5 ans de réflexion

Réalisé par Nicholas Stoller (2012)

Comédie
5 ans de réflexion
Durée 125 minutes
Sortie 01/08/2012
Note 5/10

Le chef de cuisine Tom Solomon et la prof de sociologie Violet Barnes se connaissent depuis un an, quand ils décident de se marier. Mais le grand jour est sans cesse repoussé, soit à cause d’autres urgences familiales, soit parce que Tom suit Violet au fin fond du Michigan. Tandis qu’elle y accomplit un parcours universitaire exemplaire, son fiancé déprime face à une culture culinaire moins sophistiquée que ce qu’il avait connu à son travail précédent à San Francisco.

La critique

Par Tootpadu 23/07/2012

Les comédies estampillées Judd Apatow ne nous ont jamais fait éclater de rire.

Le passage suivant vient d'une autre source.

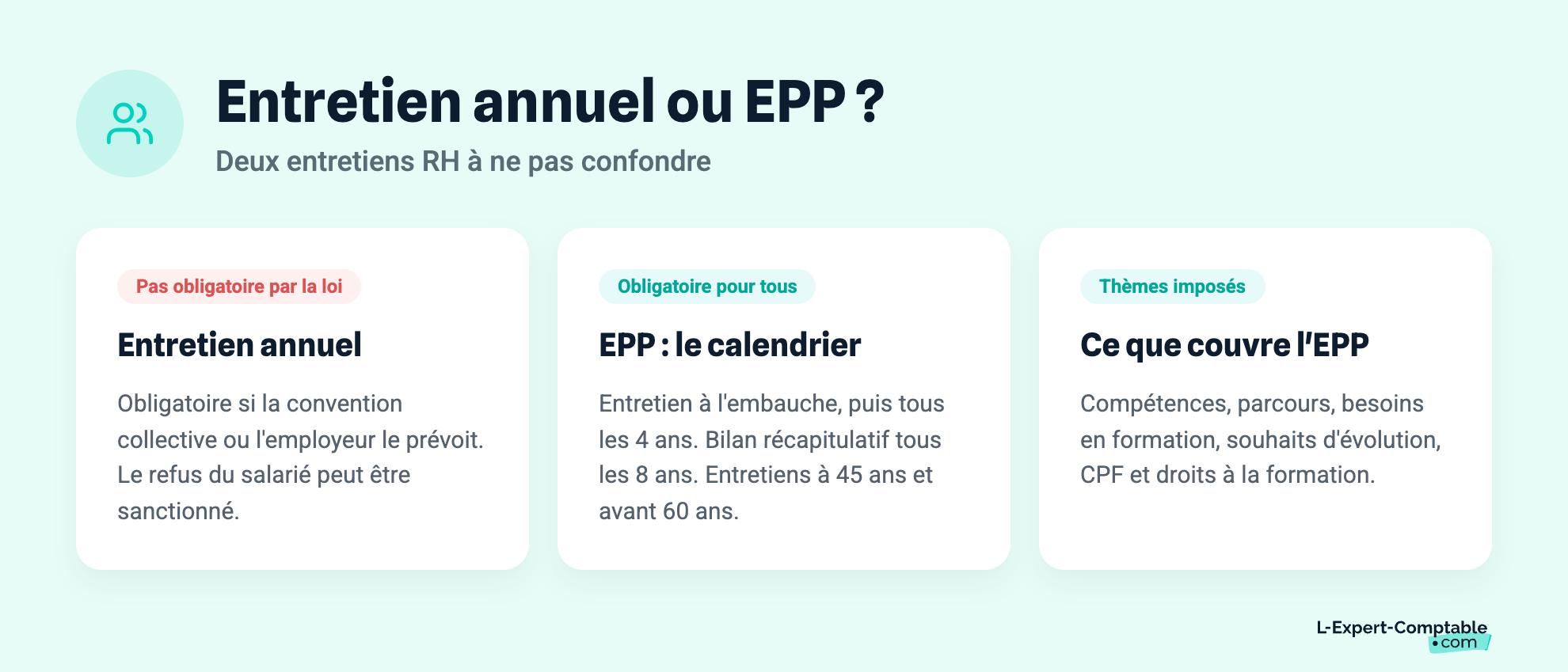 Entretien annuel ou EPP ?

Deux entretiens RH à ne pas confondre

Pas obligatoire par la loi

Entretien annuel

Obligatoire si la convention collective ou l'employeur le prévoit. Le refus du salarié peut être sanctionné.

Obligatoire pour tous

EPP : le calendrier

Entretien à l'embauche, puis tous les 4 ans. Bilan récapitulatif tous les 8 ans. Entretiens à 45 ans et avant 60 ans.

Thèmes imposés

Ce que couvre l'EPP

Compétences, parcours, besoins en formation, souhaits d'évolution, CPF et droits à la formation.

L-Expert-Comptable •com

Peut-être la qualité douteuse de leur humour est-elle due au fait que, derrière l’écran de fumée d’une vulgarité gratuite, elles se contentent de colporter les mêmes recettes éculées que les comédies ordinaires. Contrairement au ton mordant et iconoclaste par lequel se distinguent les meilleurs efforts des frères Farrelly, l’objectif d’un film écrit, réalisé ou – comme dans le cas présent – produit par Judd Apatow n’est jamais de mettre en question le statu quo. Ses œuvres cinématographiques ont plutôt tendance à confirmer ce dernier, tout en se donnant une apparence subversive, en fin de compte de pacotille.
Le troisième film du réalisateur Nicholas Stoller ne déroge pas à cette règle, puisque le bonheur matrimonial du couple au cœur de l’intrigue de 5 ans de réflexion n’est à aucun moment sérieusement mis en doute. Les amoureux prendront juste plus de temps que d’habitude avant de pouvoir s’embrasser en tant que jeunes mariés. Leur affection mutuelle n’est que rarement en défaut. Et si jamais c’est le cas, quelques observations peu fines au cours desquelles on évoquera au choix la masturbation, la taille du sexe masculin, ou des séances érotiques qui vont au-delà des capacités sexuelles d’un trentenaire, prendront la relève pendant ce temps-là.
Tout cela est assez bénin, mais pas dépourvu de charme. Grâce à la durée pas anodine du film, on arrive même à s’attacher tant soit peu au sort des personnages, dont les failles sont bien entendu plus intéressantes que les idéaux romantiques et ringards. En tant que divertissement sans ambition démesurée, le film remplit donc convenablement son contrat, sans pour autant briller ni par la pureté de l’eau de rose qui coule à flots surtout à la fin, ni par un constat particulièrement éclairé sur l’état actuel du couple, plus réticent que jamais à un engagement durable.